ジョエル・ロスのことをブルー・ノートは前々からプロモートしていて、まだデビューもしておらず一曲も聴けない状態の新人としては異例の大きな扱いだった。デビュー作『キングメイカー』のリリース予定日が決まると会社の推しっぷりにも一層熱が入り、ぼくも毎晩(のように、ではなく文字どおり毎晩)ツイートを読んでいたから、もうすっかり聴く気、買う気満々で、実際リリース日に Spotify で聴いて、たしかにこりゃすごいとうなって、速攻で CD も買った。
『キングメイカー』をお聴きいただければわかるように、ジョエルのマレットさばきは超高速。
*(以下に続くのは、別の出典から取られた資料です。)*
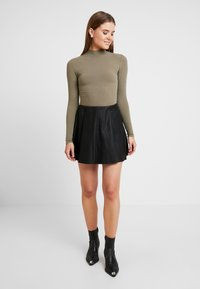 New Look - TURTLE NECK BODY - Long sleeved top - light khaki - 1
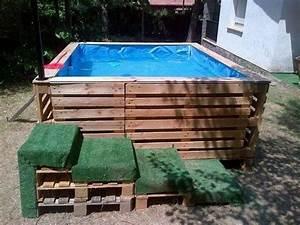 Terrasse Aus Paletten : pool aus paletten selber bauen wichtige tipps und ideen ~ Whattoseeinmadrid.com Haus und Dekorationen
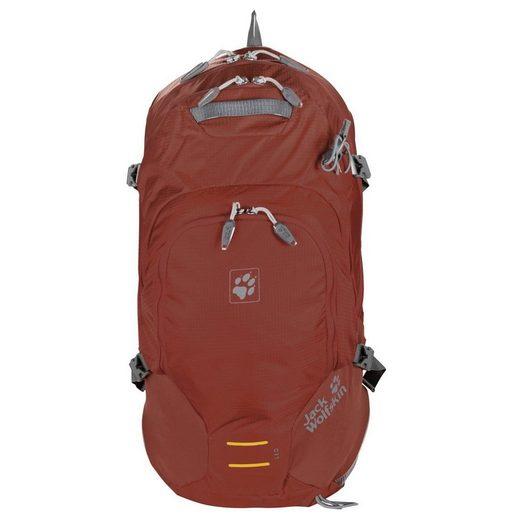 Jack Wolfskin Daypacks & Bags ACS Stratosphere 20 Pack Rucksack 51 cm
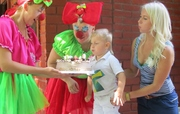 Детский Клоун на Ваш праздник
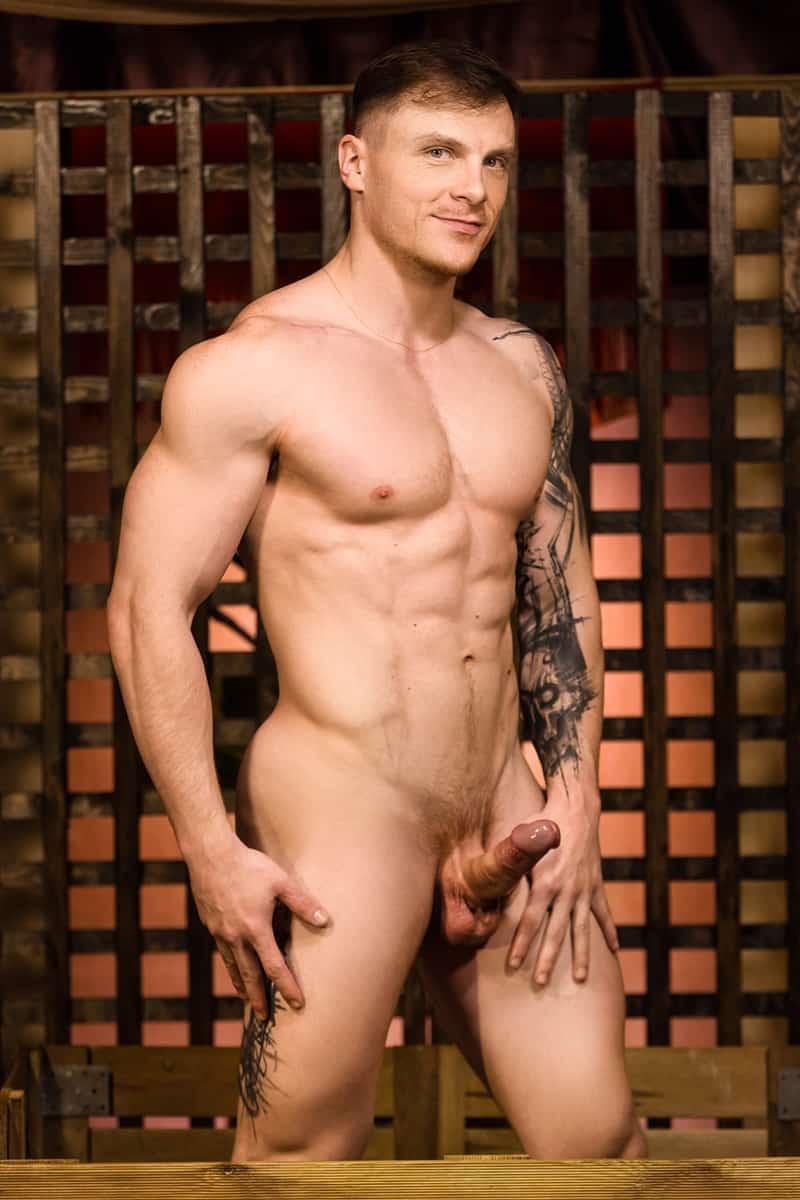 Jean-Franko-fucked-anal-rimming-Chris-Loan-long-hard-cock-Men-008-Gay-Porn-Pics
しかも寸分の狂いもなく極めて正確だ。さらにかなり熱情的な演奏ぶりで、気持ちが入るとグングン高揚し、同じくエモーショナルなアルト・サックス(イマニュエル・ウィルキンス)と一体化してクインテットの演奏全体がかなりの熱量を帯びる。かと思うと、同時にどこか醒めたクールなアティテュードも感じるよね。
ヴァイブラフォンのジョエルと一体化した演奏ぶりという意味では、ドラマーのジェレミー・ダットンもかなりすごい。複雑なポリリズムをひとりで難なく叩き出していて、多彩なドラミングで演奏に躍動感を与えているのだが、リズムの変化においてジョエルと一体化しつつどんどんチェンジしているのがわかる。
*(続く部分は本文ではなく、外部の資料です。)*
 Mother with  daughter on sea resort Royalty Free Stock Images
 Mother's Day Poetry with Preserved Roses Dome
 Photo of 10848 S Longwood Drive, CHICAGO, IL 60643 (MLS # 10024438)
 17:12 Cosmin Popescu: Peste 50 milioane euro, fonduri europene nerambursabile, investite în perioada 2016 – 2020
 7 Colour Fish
アルバム『キングメイカー』のぼくにとっての快感の肝は、この三位一体、ヴァイブラフォン、サックス、ドラムスの重なり合いにある。必ずしも一体化せず、異なったまま重ねたりもして、特にジョエルがひとりでバンドの演奏にぶつけるように異リズムで演奏していると思うんだ。それでいてジョエルもバンドも違和感なくスムースにこなしているよねえ。すごいことじゃないかな。バンドの演奏に対しジョエルひとりが異をレイヤーしていくというのはハーモニー面でもそう。
デビューしたての新人でありながらヴァイブ・ヴァーチューゾでもあるっていうのは、たとえば5曲目「イズ・イット・ラヴ・ザット・インスパイアズ・ユー?」でもよくわかる。ここではサックスとピアノを抜いたヴァイブラフォン・トリオでの演奏だから、もっぱらジョエルの超絶技巧に焦点が当たっている。聴きながら、なんてすごいんだ、しかも爽快だ、とうなっちゃうなあ。ジェレミーのドラミングにも要注目。ふたりで突っ走っている。
クインテットの演奏も、ジョエルひとりの演奏をとりだしても、多彩でチャレンジングな『キングメイカー』。ぼくがことに注目するのはリズム面での斬新さ、おもしろさだけど、和声面でもユニークで、収録曲もほとんどがジョエルの自作でありかつ、なんとプロデュースまでやっている。ヴァイビストとしてスケールが大きいというだけじゃない、トータルな音楽家としてのデカさを感じるね。